Return the exact lines spanning from the line with "In the image, which of" through the last line of the entries, boundaries included, and no others.
(begin)
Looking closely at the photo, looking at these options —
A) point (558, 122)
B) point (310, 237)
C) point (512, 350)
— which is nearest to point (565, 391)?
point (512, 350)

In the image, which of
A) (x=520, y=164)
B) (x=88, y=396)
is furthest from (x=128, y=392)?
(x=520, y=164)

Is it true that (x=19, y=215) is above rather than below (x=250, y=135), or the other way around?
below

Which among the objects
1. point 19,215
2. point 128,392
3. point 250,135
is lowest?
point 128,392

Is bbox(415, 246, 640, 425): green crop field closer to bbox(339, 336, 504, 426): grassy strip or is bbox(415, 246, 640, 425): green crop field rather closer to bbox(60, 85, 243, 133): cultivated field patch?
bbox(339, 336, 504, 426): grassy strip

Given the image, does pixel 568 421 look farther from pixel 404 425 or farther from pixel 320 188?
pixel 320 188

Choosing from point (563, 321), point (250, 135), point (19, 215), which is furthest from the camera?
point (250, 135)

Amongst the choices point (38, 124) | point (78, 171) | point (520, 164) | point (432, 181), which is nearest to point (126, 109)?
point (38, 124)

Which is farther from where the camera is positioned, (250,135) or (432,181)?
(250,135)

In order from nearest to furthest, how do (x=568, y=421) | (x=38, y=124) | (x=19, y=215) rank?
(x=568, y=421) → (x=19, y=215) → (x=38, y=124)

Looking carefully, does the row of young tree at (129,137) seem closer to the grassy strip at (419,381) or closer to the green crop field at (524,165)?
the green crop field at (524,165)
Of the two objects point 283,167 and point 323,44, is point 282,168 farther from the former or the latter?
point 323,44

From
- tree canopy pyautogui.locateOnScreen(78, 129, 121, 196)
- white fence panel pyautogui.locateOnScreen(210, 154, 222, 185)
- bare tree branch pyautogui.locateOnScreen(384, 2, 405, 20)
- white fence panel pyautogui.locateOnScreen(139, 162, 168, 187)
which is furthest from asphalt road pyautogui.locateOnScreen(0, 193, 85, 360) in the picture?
(end)
*ANSWER TO THE EXERCISE*.
In the image, which of
A) (x=520, y=164)
B) (x=88, y=396)
is furthest from (x=128, y=392)?
(x=520, y=164)

Is it true that (x=19, y=215) is above rather than below (x=250, y=135), or the other way around?
below

Which among the objects
1. point 19,215
2. point 128,392
3. point 250,135
is lowest?
point 128,392

Is bbox(415, 246, 640, 425): green crop field closer to bbox(339, 336, 504, 426): grassy strip or is bbox(415, 246, 640, 425): green crop field rather closer to bbox(60, 85, 243, 133): cultivated field patch?
bbox(339, 336, 504, 426): grassy strip

Given the image, does pixel 568 421 look farther from pixel 404 425 or farther from pixel 320 188?
pixel 320 188

Choosing from point (563, 321), point (250, 135), point (19, 215), which is furthest from the camera?
point (250, 135)

Amongst the choices point (38, 124) | point (78, 171) | point (520, 164) | point (432, 181), which is nearest to point (126, 109)?
point (38, 124)

Which is farther from where the camera is positioned, (250,135) or (432,181)?
(250,135)

In order from nearest to furthest, how do (x=568, y=421) | (x=38, y=124) | (x=19, y=215) rank?
(x=568, y=421) → (x=19, y=215) → (x=38, y=124)

Looking carefully, does the row of young tree at (129,137) seem closer to the grassy strip at (419,381) or closer to the green crop field at (524,165)?
the green crop field at (524,165)
Of the two objects point 283,167 and point 323,44, is point 282,168 farther from the former or the latter?
point 323,44

From
- tree canopy pyautogui.locateOnScreen(78, 129, 121, 196)
- white fence panel pyautogui.locateOnScreen(210, 154, 222, 185)
- bare tree branch pyautogui.locateOnScreen(384, 2, 405, 20)
- white fence panel pyautogui.locateOnScreen(139, 162, 168, 187)
which is furthest from asphalt road pyautogui.locateOnScreen(0, 193, 85, 360) in the picture?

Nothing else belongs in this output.